Putting a name to the yearning was the worst part. I think half the camp knew before I did. Elan walked past me a few days later and said, “He’ll be back soon.”
I said stupidly, “Who?”
Elan giggled and went to his class with Amanda. Shaking my head, I went to find a stick that I could use to start my stick fighting practice. I wasn’t going to start with the sword because I was more apt to cut off my leg than learn anything productive.
Then the firefly pixies came to me while I was painstakingly making a sparring dummy out of a log. I had found all the tools I needed in one of the sheds and was giving the process some intense thought. Finally I decided to mount it with rope to a tall branch so it could swing freely.

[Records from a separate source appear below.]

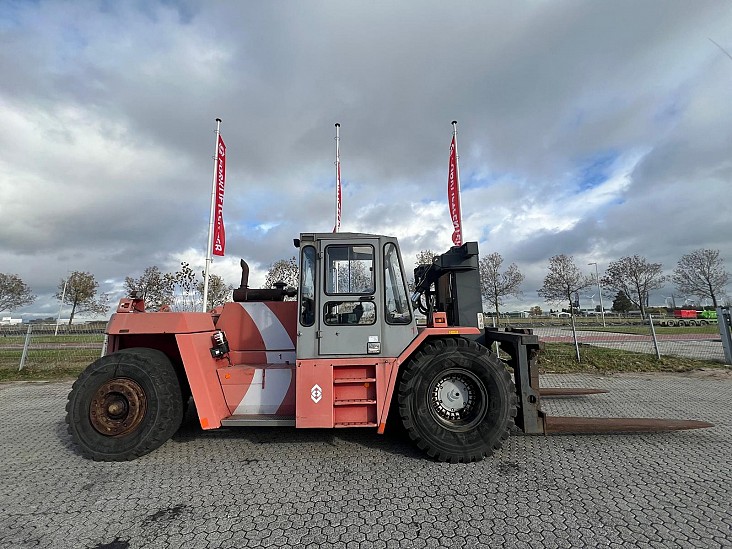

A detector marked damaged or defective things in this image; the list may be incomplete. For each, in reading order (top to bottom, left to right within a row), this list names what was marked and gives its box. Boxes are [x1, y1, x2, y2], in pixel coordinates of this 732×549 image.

rusty rear wheel [67, 346, 183, 458]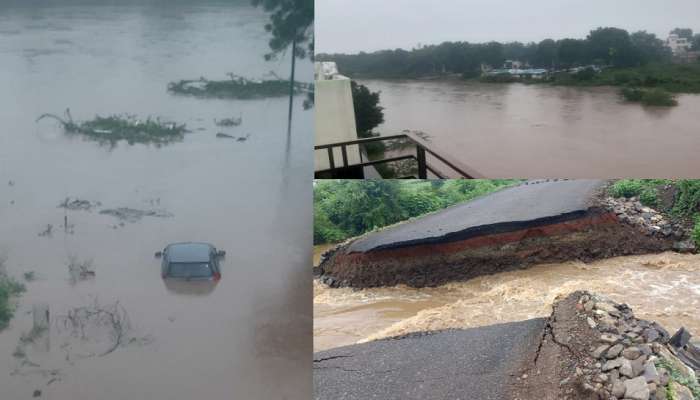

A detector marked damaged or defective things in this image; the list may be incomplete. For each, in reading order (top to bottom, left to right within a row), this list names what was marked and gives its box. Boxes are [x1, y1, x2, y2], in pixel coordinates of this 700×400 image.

damaged infrastructure [318, 180, 696, 288]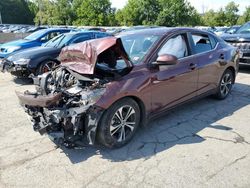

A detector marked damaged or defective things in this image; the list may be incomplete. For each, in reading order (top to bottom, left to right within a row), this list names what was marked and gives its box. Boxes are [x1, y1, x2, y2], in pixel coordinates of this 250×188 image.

crumpled hood [58, 36, 131, 74]
damaged maroon sedan [16, 27, 239, 148]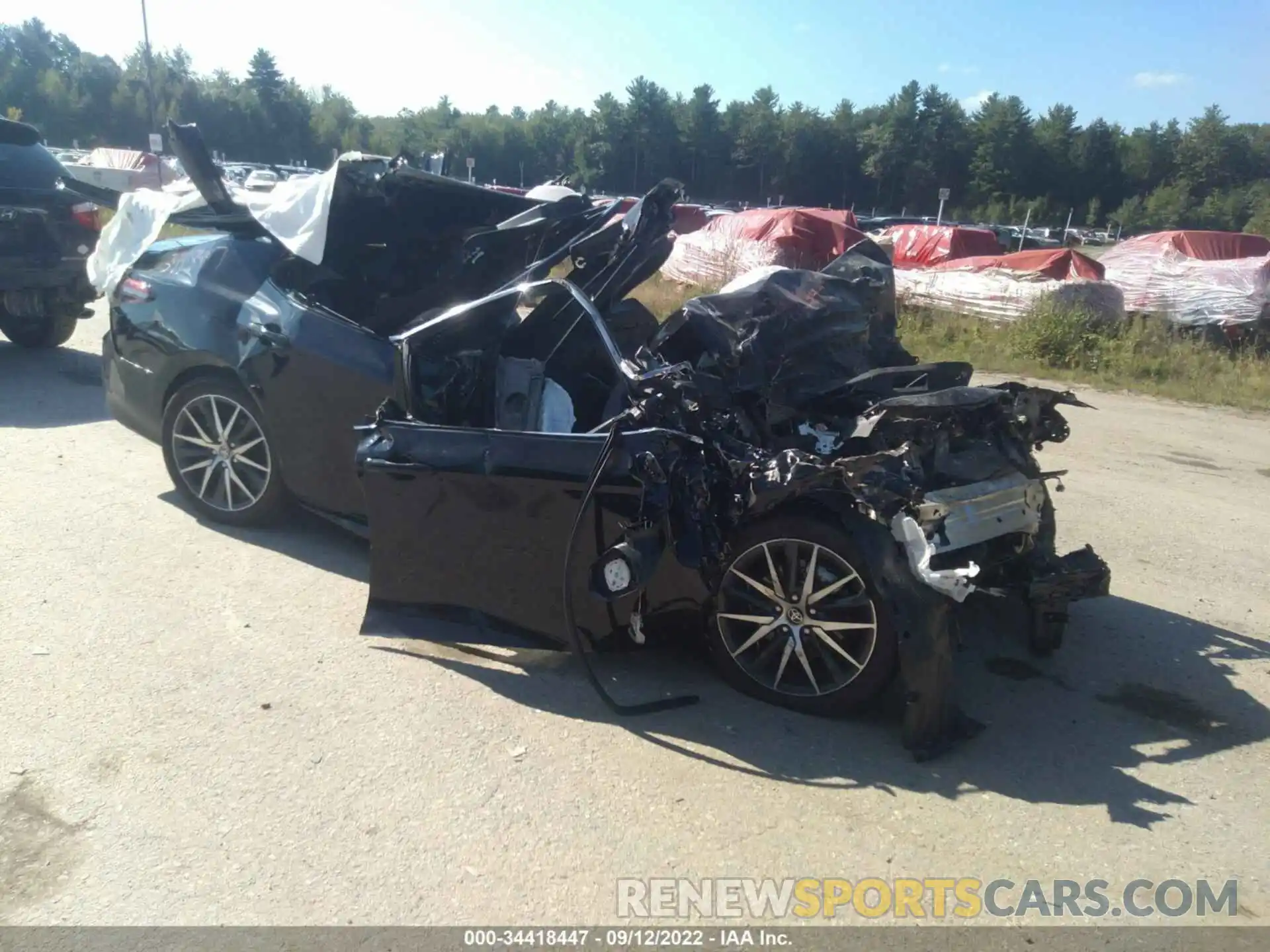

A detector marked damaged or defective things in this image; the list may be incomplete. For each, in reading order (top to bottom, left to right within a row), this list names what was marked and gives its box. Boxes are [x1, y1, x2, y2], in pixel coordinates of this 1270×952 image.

Tomas the carpenter came to see what I was doing. “Oh, yeah. Good idea. Not boxing. Stick fighting, right?”
I nodded. “I need some help getting the dummy hanging.”
“Sure. I’ll get a ladder,” Tomas nodded genially at me. “You’re still a little flakey from being injured somehow, right?”
I nodded again, not so eagerly. Apparently, someone had resisted telling Tomas that story, or maybe it just hadn’t come up yet.
“Well, then, Sophie,” he said. “I can give you some tips. I trained in a Philippine dojo when I was in the Air Force. Stick fighting is a fading art.” He considered. “Really fading now, unless we happen to run into a master who survived.”
“I’ve got a book, but,” I shrugged and let the words fade away. “You know. Books aren’t like real life.”
“Nosiree,” Tomas agreed. “We’ll make our own form, huh? You won’t mind if I pitch in?”
I shook my head.
“Don’t talk much, do you?” He laughed. “Do I need to ask why you want to learn all this?” He waved at the wooden form I had scrupulously created.